Validation accuracy keeps to be 0.09% during training

Question

Validation accuracy keeps to be 0.09% during training

edizhuang opened this issue 3 years ago · 3 comments

Dear authors,

I'm interested in your paper and perfom training from scratch on ImageNet. However, the validation accuracy keeps to be * Acc@1 0.090 during training.

Do you have any idea why this happens? I train Swin Transformer, it works.

I use Pytorch 1.7.1 and 1.6.0, no mixed precision, 100 epochs.

--amp-opt-level O0 --output ./output --opts TRAIN.EPOCHS 100

Thanks,
Eddie

Answer 1 · 2021-10-23T02:52:03.000Z

Thanks for your feedback.

It is recommended to use mixed precision and train the model for 300 epochs, i.e., --amp-opt-level native --opts TRAIN.EPOCHS 300 (It looks that there are only these two differences between your training command and ours).

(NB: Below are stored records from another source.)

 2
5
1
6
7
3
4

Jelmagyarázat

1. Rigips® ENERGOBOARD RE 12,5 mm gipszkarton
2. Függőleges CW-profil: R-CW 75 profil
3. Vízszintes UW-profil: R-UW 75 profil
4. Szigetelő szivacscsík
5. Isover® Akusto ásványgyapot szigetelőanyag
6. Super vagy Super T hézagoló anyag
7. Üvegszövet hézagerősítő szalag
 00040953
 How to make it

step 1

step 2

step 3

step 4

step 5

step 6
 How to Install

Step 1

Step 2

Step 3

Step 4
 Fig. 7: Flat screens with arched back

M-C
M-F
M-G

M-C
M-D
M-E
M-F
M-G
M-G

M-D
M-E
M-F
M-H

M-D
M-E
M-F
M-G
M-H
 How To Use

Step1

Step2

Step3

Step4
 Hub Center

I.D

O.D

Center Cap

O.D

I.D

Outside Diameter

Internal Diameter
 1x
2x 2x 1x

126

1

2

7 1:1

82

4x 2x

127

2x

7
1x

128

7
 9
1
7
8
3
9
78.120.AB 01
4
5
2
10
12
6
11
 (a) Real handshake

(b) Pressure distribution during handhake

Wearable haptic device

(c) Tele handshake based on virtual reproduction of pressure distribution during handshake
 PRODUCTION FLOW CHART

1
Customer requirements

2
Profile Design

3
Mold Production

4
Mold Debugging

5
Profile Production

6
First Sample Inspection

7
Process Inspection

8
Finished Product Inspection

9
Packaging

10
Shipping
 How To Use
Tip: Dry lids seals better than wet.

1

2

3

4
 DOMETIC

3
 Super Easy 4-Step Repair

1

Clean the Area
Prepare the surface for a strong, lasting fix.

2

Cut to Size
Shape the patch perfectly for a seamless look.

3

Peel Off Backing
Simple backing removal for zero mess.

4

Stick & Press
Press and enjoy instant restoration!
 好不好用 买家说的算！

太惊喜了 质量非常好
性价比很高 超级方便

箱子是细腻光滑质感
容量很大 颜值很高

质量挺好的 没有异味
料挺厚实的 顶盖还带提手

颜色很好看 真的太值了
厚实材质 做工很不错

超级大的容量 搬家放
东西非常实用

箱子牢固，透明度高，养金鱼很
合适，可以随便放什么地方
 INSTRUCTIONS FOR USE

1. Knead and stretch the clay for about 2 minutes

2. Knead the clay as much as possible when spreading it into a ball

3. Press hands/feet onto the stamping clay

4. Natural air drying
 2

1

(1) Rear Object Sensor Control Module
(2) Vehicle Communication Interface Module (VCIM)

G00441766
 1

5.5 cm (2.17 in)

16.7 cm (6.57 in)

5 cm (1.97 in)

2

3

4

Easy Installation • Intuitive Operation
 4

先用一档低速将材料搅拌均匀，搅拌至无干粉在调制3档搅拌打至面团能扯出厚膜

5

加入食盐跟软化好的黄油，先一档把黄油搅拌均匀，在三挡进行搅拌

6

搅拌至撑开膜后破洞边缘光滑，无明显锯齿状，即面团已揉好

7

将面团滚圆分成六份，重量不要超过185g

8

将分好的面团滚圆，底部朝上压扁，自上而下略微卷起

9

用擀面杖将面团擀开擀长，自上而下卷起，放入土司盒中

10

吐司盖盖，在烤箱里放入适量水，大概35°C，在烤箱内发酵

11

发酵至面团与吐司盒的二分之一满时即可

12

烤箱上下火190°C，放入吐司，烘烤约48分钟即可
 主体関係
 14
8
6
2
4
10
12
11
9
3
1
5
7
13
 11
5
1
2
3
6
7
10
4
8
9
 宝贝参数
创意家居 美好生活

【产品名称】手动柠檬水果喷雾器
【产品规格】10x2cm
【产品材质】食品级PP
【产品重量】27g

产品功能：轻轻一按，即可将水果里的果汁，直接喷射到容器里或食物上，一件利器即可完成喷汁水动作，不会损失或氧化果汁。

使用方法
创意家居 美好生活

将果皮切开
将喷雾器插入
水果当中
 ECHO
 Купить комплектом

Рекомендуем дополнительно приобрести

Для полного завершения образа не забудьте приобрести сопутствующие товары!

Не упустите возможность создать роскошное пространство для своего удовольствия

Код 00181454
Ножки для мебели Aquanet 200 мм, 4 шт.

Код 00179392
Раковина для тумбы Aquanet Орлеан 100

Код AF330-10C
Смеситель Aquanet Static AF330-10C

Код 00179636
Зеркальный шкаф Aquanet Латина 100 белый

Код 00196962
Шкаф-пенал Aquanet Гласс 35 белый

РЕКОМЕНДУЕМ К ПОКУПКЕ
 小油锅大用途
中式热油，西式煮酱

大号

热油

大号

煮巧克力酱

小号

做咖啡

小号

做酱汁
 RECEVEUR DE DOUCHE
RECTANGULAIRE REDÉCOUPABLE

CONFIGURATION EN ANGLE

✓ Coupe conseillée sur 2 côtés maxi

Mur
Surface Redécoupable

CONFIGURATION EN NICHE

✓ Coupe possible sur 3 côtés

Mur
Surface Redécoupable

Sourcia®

You may wish to provide more details about the exact command you run and the training log, and maybe I could give more advice with more details :)

Answer 2 · 2021-10-24T02:50:08.000Z

Hi cheerss,

It does work with --amp-opt-level native. The first epoch is * Acc@1 1.488.

It is so wired that only mixed precision works. Just let you know.

Thanks,
Eddie

Answer 3 · 2021-10-26T13:25:33.000Z

It seems that there is a bug when training in O0 mode. We have fixed it and the program works well, now.

Thanks for your feedback.